*Text shown*.
★ ★ ★ ★ ★ ★ ★

The Representations Claims

  1. It follows from discussion with counsel for the plaintiffs at trial that the representations are relied upon only as a basis for the plaintiffs’ claim in damages for promissory estoppel.[22]  The case here is that Mr Simon Reed and Mr McInnes on behalf of Luxmoore made promissory representations in reliance upon which Mr Groves and Hydedale acted to their detriment in circumstances where it would be unfair or unconscionable to permit Mr Reed or Mr McInnes or Luxmoore to resile from them.  No question, then, arises as to their falsity;  it is that I should in equity treat them as bound to honour these promises.

    [22]Statement of claim, paras 16F – 16I.

  1. I raised with counsel at the outset how the plaintiffs’ case was advanced by this cause of action.  If I am satisfied that the representations were made, there is abundant consideration moving from them to support a finding that the representor was contractually bound.  I did not receive a satisfactory answer.  I said, therefore, that I look forward to receiving legal argument on these matters.  It did not happen.  I remain uncertain as to the utility of this plea.

★ ★ ★ ★ ★ ★ ★

*Source data*.

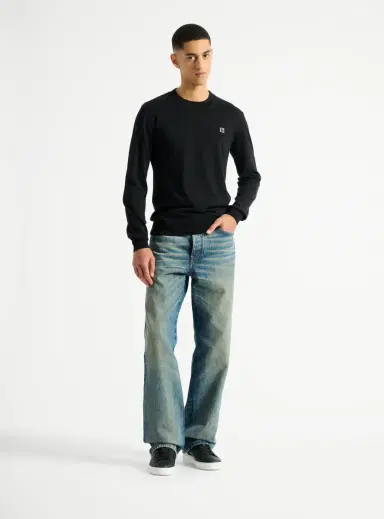 Balmain Fine silk and cotton jumper | Thumbnail 2 Balmain Fine silk and cotton jumper | Thumbnail 2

★ ★ ★ ★ ★ ★ ★

*Task*.
Rewrite the part of the representations claims text that opens with the words containing "1. I raised" and closes with "of this plea.", putting "written submissions" in place of "legal argument". You can leave the material aside for this work.

*Result for this task*.
1. I raised with counsel at the outset how the plaintiffs’ case was advanced by this cause of action.  If I am satisfied that the representations were made, there is abundant consideration moving from them to support a finding that the representor was contractually bound.  I did not receive a satisfactory answer.  I said, therefore, that I look forward to receiving written submissions on these matters.  It did not happen.  I remain uncertain as to the utility of this plea.